The splendor of the great princely collections [forerunners of modern museums] was … inseparable from an element of snobbishness. Like everything connected with princes and millionaires, they were sometimes no more than a buttress to vanity, and so they became swollen and sycophantic.

He’s acknowledging these standards of tastes as being highly idiosyncratic and not necessarily based in scholarship. He’s questioning the form of expertise, and that’s something I think is incredibly contemporary, in the sense that we need to be questioning the neutrality of the museum, in part because societal conditions are creating the desire to change. [Certain politics] are embedded in the structure of the museum, and undoing them requires acknowledging that they exist there.

[Read Kenneth Clark’s 1954 essay “The Ideal Museum.”]

[Architect William] Lethaby’s famous statement that “a great building must not be one man thick, but many men thick,” applies to a great gallery.

The great director, or the great curator, is exalted, and though there are many people who do day-to-day stuff, the people who are running the vision and making big decisions [receive praise]. It’s the great individual mind—usually male, usually white, usually well-educated—enacting some great form of visionary act. The reality is: museums are profoundly collective enterprises. What if we really imagined them that way?

The fact is that works of art are like wealth; they move about from one part of the world to another, and at first it seems very shocking; but after they have been in possession of one place or person for long enough, the situation becomes respectable, and people are scandalized when they move again.

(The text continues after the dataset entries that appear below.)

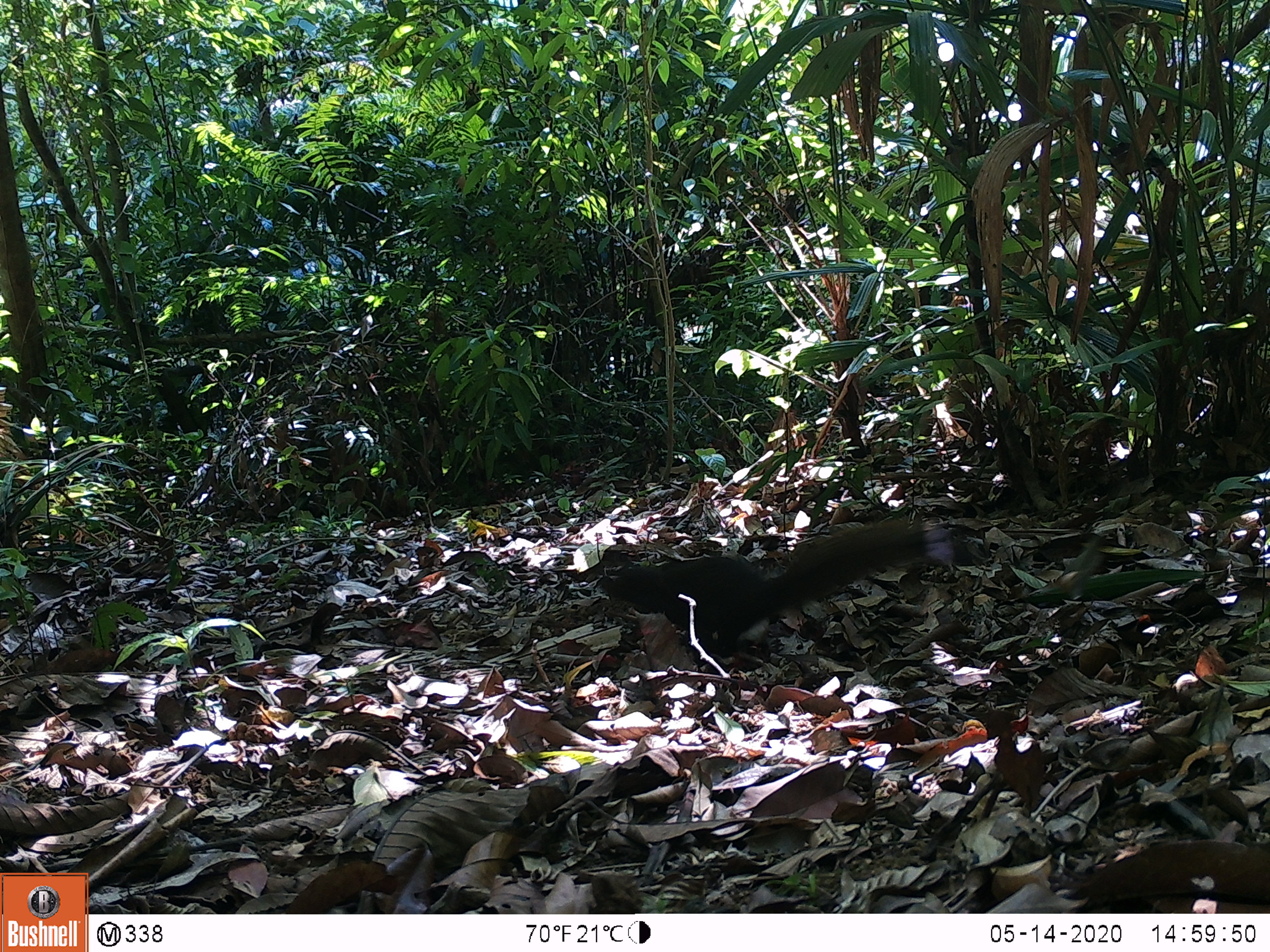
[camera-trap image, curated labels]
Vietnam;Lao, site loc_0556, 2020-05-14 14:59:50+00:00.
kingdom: Animalia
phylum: Chordata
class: Mammalia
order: Rodentia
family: Sciuridae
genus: Sciurus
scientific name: Sciurus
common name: squirrel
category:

I am generally of the opinion that changing things is good because we need to be thinking in new ways all the time. While I have certain favorite things I love to visit [in museums] and will be heartbroken if I can’t visit those, ultimately I’ll find something else to enjoy. It’s something I respect about what the Museum of Modern Art is doing to reinstall its collection. It’s trying to reimagine what change is and what storytelling can do for artworks that were excluded. If there is a desire for greater participation from a larger swath of the public, we have to address inequities and biases.